The Last September: A Novel

All his angles had gone soft. A potbelly balanced on top of long, skinny legs. Despite the heat, he wore khakis and a striped oxford shirt, sweat stains visible under his arms. Somehow I knew without asking that he had not gone to med school.

I reached out my hand and Eli took it, then turned my palm over and brought it to his lips. The gesture seemed so natural and sweet that I found myself smiling. Ladd’s eyelids fluttered open and he propped himself up on his elbows, squinting into the sun.

“Hey,” Eli said. “Ladd Williams?”

“Yeah,” Ladd said as Eli’s identity registered. “Hey, Eli.”

It had never occurred to me to ask if Ladd knew the Moss family. How many thousands of people spent summers on Cape Cod? I’d imagined visiting Eli at his summer house, but if I ever knew the name of the town I’d long since forgotten it. Eli pointed at Ladd. The pudgy finger seemed nothing at all to do with the lithe, charismatic boy I remembered.

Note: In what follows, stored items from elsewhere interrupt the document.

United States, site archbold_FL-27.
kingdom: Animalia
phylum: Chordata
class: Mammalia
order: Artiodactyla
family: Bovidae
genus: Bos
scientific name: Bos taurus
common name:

“You know Brett?” Eli said to him. And then, picking up on the unmistakable currents between us: “Are you, like, with Brett?”

“Yeah,” Ladd said. “How do you know Brett?”

He had directed the question at Eli but clearly meant for me to answer. So I said, “We went to college together.”

“We were best friends in college,” Eli said.

For me, college had lasted four years. But Eli’s time had been cut short. If things had happened differently, we would have stayed best friends. I wanted to tell him that I still had his cat—that at this very moment she was probably sitting on my pillow at home in a patch of sunlight. If he’d seemed more like the old Eli, I would have. But it was a little like running into the identical twin of someone you know very well. He was enough Eli that I thought he might want Tab back, and at the same time he wasn’t enough Eli that I would trust him with her.

“Damn,” he said. “Another girlfriend in common with Charlie. He is going to laugh.”

Ladd turned his head toward me sharply. “You went out with Charlie Moss?”

“Not exactly,” I said, trying to remember if the incident with Charlie ever came up in Ladd’s and my debriefing of past romances. Generally he did not respond well to discussions of other men, so I tended to give him Cliffs Notes only. I put my hand over his.

Eli said to Ladd, “I saw your uncle Daniel last week. He said you went back to school.”

“Yeah,” Ladd said. “Finally.” Ladd had scandalized his family by dropping out of Cornell after some girl broke his heart. He spent six years on a fishing boat in Alaska before he went back to finish at UMass. “That’s where I met Brett. She was the TA for one of my classes.”

I could feel Ladd’s jumpy insecurity pulsing through his fingers and into my palm and knew he wouldn’t go back to normal until we could be alone, and I could fill him in about Charlie. But Eli wasn’t going to let that happen anytime soon. He sat down next to me. I pulled on my T-shirt and asked what he was up to these days.

“Spending the summer with Mom and Dad,” he said. “You’re back in school, huh? Advanced degree? PhD or something?”

“Yes,” I said, with a pang of survivor’s guilt that my brain hadn’t robbed me of that opportunity.

“That’s great,” Eli said. “Really great.” He turned his gaze out toward the bow of the boat, the blue waves, the mainland in the distance. Ladd finally put on a baseball cap, and the three of us rode together all the way to Hyannis.

???

AS THE FERRY PULLED into port, I excused myself and went into the bathroom. I splashed my face with tinny water and stared hard into the warped, filmy mirror. When I came out, the boat had nearly emptied. All the passengers spilled into the parking lot, collecting luggage. Back on land, the day seemed overly infused with color—the blues of the water and sky, the white of the boats, the green lawn, and the reds and yellows and pinks of cheerful summer clothing. By the time I walked down the metal plank, Ladd stood waiting for me with our luggage—his good leather valise and my faded canvas duffel bag.

“Where’d Eli go?” I asked, when I got down to the parking lot.